## DOCUMENT TEXT
┏━━
As demonstrated in the tutorial, a model runner can be created
from a saved model via the to_runner
API:
iris_clf_runner = bentoml.sklearn.get("iris_clf:latest").to_runner()
The runner instance can then be used for creating a bentoml.Service
:
svc = bentoml.Service("iris_classifier", runners=[iris_clf_runner])
@svc.api(input=NumpyNdarray(), output=NumpyNdarray())
def classify(input_series: np.ndarray) -> np.ndarray:
result = iris_clf_runner.predict.run(input_series)
return result
To test out the runner interface before writing the Service API callback function, you can create a local runner instance outside of a Service:
# Create a Runner instance:
iris_clf_runner = bentoml.sklearn.get("iris_clf:latest").to_runner()
# Initializes the runner in current process, this is meant for development and testing only:
iris_clf_runner.init_local()
┗━━
## TASKS FOR THIS EXERCISE
(a) Print the BentoML runner excerpt word for word, starting with "As demonstrated in" and going on through "result = iris_clf_runner.predict.run(input_series)".
(b) According to the BentoML runner excerpt, what is initializing the runner in the current process with init_local() meant for?
The data after the BentoML runner excerpt isn't needed for any of this.

## SOURCE DATA
┏━━
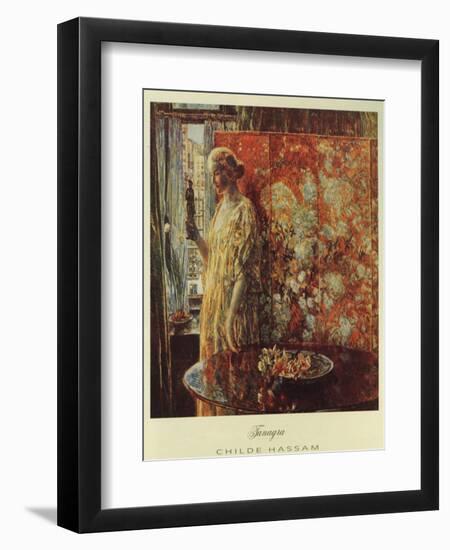 Tanagra-Unknown Hassan-Framed Art Print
┗━━
## ANSWERS PER TASK
(a)
As demonstrated in the tutorial, a model runner can be created
from a saved model via the to_runner
API:
iris_clf_runner = bentoml.sklearn.get("iris_clf:latest").to_runner()
The runner instance can then be used for creating a bentoml.Service
:
svc = bentoml.Service("iris_classifier", runners=[iris_clf_runner])
@svc.api(input=NumpyNdarray(), output=NumpyNdarray())
def classify(input_series: np.ndarray) -> np.ndarray:
result = iris_clf_runner.predict.run(input_series)

(b) It is meant for development and testing only.